For example, we had a case in point with TigerBeetle, where we were benchmarking io_uring and kqueue, and were getting surprising results on Linux vs macOS. Eventually, it was this slide that helped us realize we were probably just benchmarking memory bandwidth across different CPUs with different LFB limits, and thus hitting 6 GiB/s and 20 GiB/s respectively, thanks to the M1's increased parallelism in the LFB plus increased cache line size of 128 bytes.
Another example, we've started moving away from designing some data structures to optimize for cache line size—instead we're optimizing for "effective cache line size", because that takes not only the cache line but the LFB into account. So instead of targeting 64 bytes, where it makes sense, we might rather want to target 64 * 8 or 512 bytes because that's probably more friendly to the prefetcher. We've used this "effective cache line size" technique in practice to reduce the size of our block free list bitmap indexes [2] (if you feel like reading yourself some Zig!).
[1] https://github.com/coilhq/tigerbeetle
[2] https://github.com/coilhq/tigerbeetle/blob/lsm-trees-and-mor...
by bob1029 on 3/4/22, 10:38 AM
This stuff makes such a difference that it's almost ridiculous to not consider it from the very beginning.
We're not talking 10x difference. More like 1000x.
One bad access pattern can be the difference between millions of transactions per second, and mere thousands. Many times, this bad access pattern is manifested in things as simple as using a class instead of a struct, or using a lock when a CAS would do the trick.
The most popular siren song in all of modern technology is the obsession with making all the cores share the work. For a vast majority of problems that operate on shared state in a serialized fashion (i.e. anything a bank would do), consolidation of processing to 1 thread is always going to give you the most throughput.
by uo21tp5hoyg on 3/4/22, 5:53 AM
See also: https://people.freebsd.org/~lstewart/articles/cpumemory.pdf
by hun3 on 3/4/22, 11:05 AM
Thin font is too hard to read on mobile
by rramadass on 3/5/22, 3:11 AM
Excellent!
How i wish it was more detailed :-)

**Problems to work on:**
**a.** From the thread on cache and memory performance, output the part that begins at the words "We're not talking" and stops after "the most throughput.".
**b.** Answer these questions about the thread on cache and memory performance:
(i) What cache line size does the thread give for the M1?
(ii) Instead of 64 bytes, what size might be targeted for "effective cache line size"?
(iii) How large a difference does one commenter say bad access patterns make, rather than 10x?

**Data for analysis:**

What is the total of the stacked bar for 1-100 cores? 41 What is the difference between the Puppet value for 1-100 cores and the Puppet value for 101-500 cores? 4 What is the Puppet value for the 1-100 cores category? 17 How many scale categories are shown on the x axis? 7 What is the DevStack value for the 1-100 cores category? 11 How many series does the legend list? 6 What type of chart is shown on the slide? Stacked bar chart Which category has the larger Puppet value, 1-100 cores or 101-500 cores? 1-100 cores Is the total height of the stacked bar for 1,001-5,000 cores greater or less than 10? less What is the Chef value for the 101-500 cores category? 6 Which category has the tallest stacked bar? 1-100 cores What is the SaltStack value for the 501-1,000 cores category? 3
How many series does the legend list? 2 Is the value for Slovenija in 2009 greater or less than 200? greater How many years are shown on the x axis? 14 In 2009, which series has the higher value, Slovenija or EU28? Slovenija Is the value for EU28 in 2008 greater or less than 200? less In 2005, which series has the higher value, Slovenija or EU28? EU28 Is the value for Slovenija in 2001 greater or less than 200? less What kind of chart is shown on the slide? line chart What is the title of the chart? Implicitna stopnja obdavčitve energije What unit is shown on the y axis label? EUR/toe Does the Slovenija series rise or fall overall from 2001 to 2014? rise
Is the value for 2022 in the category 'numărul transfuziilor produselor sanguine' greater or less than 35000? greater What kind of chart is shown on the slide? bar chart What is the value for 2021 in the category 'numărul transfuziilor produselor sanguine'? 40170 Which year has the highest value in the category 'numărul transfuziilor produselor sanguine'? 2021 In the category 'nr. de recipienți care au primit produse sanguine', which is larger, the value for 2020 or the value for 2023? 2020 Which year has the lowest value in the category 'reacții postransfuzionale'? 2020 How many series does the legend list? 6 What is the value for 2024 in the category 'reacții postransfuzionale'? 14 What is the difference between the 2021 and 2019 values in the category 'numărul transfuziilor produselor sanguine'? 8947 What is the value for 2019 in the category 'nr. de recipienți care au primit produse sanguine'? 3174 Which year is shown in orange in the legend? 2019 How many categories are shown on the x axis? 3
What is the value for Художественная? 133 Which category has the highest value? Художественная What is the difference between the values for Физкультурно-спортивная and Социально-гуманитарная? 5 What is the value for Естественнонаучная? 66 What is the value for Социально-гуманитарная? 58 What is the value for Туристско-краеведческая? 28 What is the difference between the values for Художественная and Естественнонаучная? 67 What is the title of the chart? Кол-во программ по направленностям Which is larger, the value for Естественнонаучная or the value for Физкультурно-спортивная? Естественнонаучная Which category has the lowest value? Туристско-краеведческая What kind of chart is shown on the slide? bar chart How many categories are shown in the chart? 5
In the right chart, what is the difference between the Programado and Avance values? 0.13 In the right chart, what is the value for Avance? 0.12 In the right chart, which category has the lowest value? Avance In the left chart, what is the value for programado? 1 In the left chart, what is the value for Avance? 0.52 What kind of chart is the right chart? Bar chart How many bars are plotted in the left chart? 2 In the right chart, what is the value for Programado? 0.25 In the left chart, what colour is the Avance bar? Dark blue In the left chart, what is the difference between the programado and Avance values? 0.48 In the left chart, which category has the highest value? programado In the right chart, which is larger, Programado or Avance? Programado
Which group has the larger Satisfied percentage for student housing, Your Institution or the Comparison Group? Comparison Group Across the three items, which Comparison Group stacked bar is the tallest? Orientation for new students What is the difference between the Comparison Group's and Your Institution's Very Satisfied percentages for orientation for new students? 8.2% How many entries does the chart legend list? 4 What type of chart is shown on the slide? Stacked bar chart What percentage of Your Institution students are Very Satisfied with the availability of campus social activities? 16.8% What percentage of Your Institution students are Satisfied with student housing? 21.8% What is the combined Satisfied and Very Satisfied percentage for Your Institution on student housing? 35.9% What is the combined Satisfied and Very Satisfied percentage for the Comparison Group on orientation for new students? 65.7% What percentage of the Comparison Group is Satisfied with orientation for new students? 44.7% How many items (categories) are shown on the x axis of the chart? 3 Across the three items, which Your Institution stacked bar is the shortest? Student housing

**Task answers:**
**a.**
We're not talking 10x difference. More like 1000x.
One bad access pattern can be the difference between millions of transactions per second, and mere thousands. Many times, this bad access pattern is manifested in things as simple as using a class instead of a struct, or using a lock when a CAS would do the trick.
The most popular siren song in all of modern technology is the obsession with making all the cores share the work. For a vast majority of problems that operate on shared state in a serialized fashion (i.e. anything a bank would do), consolidation of processing to 1 thread is always going to give you the most throughput.

**b.**
(i) 128 bytes.
(ii) 64 * 8, or 512 bytes.
(iii) More like 1000x.